┌──

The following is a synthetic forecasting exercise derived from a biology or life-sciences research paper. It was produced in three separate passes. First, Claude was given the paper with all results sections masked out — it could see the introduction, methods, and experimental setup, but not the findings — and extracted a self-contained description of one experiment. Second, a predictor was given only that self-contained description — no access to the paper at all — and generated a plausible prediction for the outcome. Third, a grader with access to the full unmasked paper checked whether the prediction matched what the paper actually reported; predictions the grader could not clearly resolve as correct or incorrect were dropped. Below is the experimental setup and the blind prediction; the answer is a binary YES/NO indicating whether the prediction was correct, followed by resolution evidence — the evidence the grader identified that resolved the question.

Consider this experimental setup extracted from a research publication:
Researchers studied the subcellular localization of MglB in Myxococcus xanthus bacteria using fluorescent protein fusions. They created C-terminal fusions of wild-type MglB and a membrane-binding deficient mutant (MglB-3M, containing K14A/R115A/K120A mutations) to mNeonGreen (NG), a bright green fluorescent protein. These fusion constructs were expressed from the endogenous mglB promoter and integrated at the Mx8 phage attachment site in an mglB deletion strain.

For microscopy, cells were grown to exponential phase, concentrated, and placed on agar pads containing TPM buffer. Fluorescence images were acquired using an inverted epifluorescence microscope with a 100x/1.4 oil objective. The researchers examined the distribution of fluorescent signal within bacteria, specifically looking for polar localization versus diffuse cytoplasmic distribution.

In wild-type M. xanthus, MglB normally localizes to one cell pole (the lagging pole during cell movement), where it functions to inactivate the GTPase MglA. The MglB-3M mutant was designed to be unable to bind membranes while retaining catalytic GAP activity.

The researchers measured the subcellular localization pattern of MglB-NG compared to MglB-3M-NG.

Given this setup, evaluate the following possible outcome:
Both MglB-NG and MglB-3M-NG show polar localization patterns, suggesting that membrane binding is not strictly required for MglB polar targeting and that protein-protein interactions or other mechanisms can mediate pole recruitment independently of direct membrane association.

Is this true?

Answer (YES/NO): NO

└──

**INSTRUCTIONS TO FOLLOW:**
Above are some records; repeat all of them exactly.

**EXERCISE ANSWER:**
The following is a synthetic forecasting exercise derived from a biology or life-sciences research paper. It was produced in three separate passes. First, Claude was given the paper with all results sections masked out — it could see the introduction, methods, and experimental setup, but not the findings — and extracted a self-contained description of one experiment. Second, a predictor was given only that self-contained description — no access to the paper at all — and generated a plausible prediction for the outcome. Third, a grader with access to the full unmasked paper checked whether the prediction matched what the paper actually reported; predictions the grader could not clearly resolve as correct or incorrect were dropped. Below is the experimental setup and the blind prediction; the answer is a binary YES/NO indicating whether the prediction was correct, followed by resolution evidence — the evidence the grader identified that resolved the question.

Consider this experimental setup extracted from a research publication:
Researchers studied the subcellular localization of MglB in Myxococcus xanthus bacteria using fluorescent protein fusions. They created C-terminal fusions of wild-type MglB and a membrane-binding deficient mutant (MglB-3M, containing K14A/R115A/K120A mutations) to mNeonGreen (NG), a bright green fluorescent protein. These fusion constructs were expressed from the endogenous mglB promoter and integrated at the Mx8 phage attachment site in an mglB deletion strain.

For microscopy, cells were grown to exponential phase, concentrated, and placed on agar pads containing TPM buffer. Fluorescence images were acquired using an inverted epifluorescence microscope with a 100x/1.4 oil objective. The researchers examined the distribution of fluorescent signal within bacteria, specifically looking for polar localization versus diffuse cytoplasmic distribution.

In wild-type M. xanthus, MglB normally localizes to one cell pole (the lagging pole during cell movement), where it functions to inactivate the GTPase MglA. The MglB-3M mutant was designed to be unable to bind membranes while retaining catalytic GAP activity.

The researchers measured the subcellular localization pattern of MglB-NG compared to MglB-3M-NG.

Given this setup, evaluate the following possible outcome:
Both MglB-NG and MglB-3M-NG show polar localization patterns, suggesting that membrane binding is not strictly required for MglB polar targeting and that protein-protein interactions or other mechanisms can mediate pole recruitment independently of direct membrane association.

Is this true?

Answer (YES/NO): NO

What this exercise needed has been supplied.